#### [Exercise objective]
Take each line of the listing that has the string "исполнения" and report it.

#### [Records shown]
-- Opening Marker --

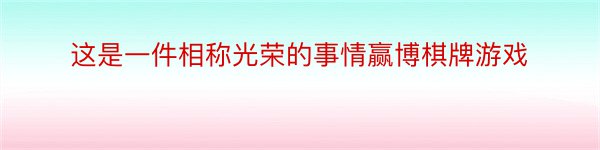 这是一件相称光荣的事情赢博棋牌游戏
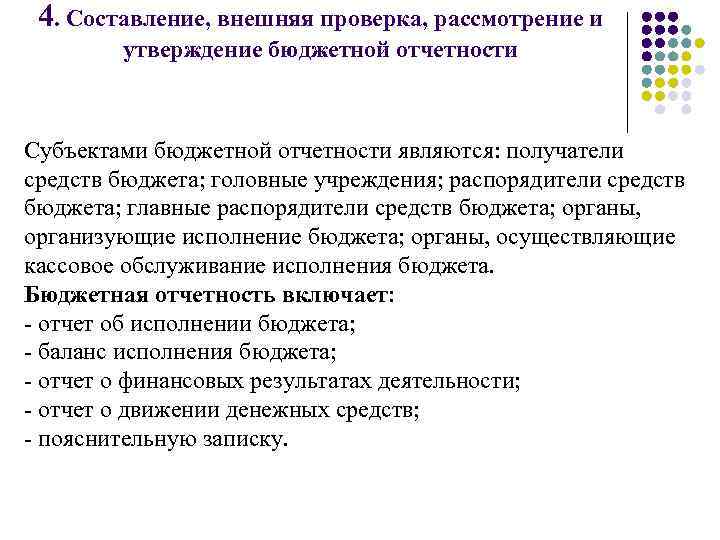 4. Составление, внешняя проверка, рассмотрение и утверждение бюджетной отчетности

Субъектами бюджетной отчетности являются: получатели средств бюджета; головные учреждения; распорядители средств бюджета; главные распорядители средств бюджета; органы, организующие исполнение бюджета; органы, осуществляющие кассовое обслуживание исполнения бюджета.
Бюджетная отчетность включает:
- отчет об исполнении бюджета;
- баланс исполнения бюджета;
- отчет о финансовых результатах деятельности;
- отчет о движении денежных средств;
- пояснительную записку.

-- Closing Marker --

#### [Result below]
Субъектами бюджетной отчетности являются: получатели средств бюджета; головные учреждения; распорядители средств бюджета; главные распорядители средств бюджета; органы, организующие исполнение бюджета; органы, осуществляющие кассовое обслуживание исполнения бюджета.
- баланс исполнения бюджета;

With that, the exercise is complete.